- Study material:
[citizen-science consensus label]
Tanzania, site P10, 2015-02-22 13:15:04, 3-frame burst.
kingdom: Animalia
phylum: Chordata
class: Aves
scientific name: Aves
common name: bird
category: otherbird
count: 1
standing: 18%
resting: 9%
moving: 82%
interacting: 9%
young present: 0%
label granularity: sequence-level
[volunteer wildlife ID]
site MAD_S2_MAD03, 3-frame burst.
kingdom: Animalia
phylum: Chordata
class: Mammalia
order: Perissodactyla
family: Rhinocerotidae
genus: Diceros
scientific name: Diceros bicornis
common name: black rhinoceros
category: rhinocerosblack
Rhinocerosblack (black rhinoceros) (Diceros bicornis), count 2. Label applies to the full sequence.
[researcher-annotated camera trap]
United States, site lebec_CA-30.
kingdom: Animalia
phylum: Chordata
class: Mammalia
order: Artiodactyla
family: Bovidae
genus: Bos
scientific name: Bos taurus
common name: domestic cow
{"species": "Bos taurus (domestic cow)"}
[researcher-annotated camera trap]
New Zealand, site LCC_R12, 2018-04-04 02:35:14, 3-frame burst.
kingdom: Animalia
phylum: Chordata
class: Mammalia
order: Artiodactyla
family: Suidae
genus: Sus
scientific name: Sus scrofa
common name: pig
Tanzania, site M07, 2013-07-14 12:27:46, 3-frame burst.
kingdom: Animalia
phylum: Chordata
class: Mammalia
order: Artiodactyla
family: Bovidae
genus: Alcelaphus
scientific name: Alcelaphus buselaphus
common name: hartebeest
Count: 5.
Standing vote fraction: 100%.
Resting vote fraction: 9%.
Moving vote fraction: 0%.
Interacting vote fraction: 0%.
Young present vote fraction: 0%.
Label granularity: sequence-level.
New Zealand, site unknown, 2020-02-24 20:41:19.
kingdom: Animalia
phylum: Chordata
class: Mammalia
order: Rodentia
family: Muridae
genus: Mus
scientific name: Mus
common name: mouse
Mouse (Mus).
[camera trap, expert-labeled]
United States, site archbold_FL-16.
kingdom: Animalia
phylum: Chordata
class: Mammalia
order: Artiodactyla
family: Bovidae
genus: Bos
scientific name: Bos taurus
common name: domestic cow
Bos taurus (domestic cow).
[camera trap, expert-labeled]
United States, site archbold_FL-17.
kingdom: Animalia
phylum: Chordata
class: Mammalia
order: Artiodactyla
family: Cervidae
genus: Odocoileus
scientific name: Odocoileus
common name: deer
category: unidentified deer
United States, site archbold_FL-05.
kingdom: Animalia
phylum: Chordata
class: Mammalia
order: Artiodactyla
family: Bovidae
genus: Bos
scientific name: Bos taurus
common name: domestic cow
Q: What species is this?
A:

- Your objective:
Look through the data above. Each line containing the word "States" needs to be copied.

- Answer to the problem:
United States, site lebec_CA-30.
United States, site archbold_FL-16.
United States, site archbold_FL-17.
United States, site archbold_FL-05.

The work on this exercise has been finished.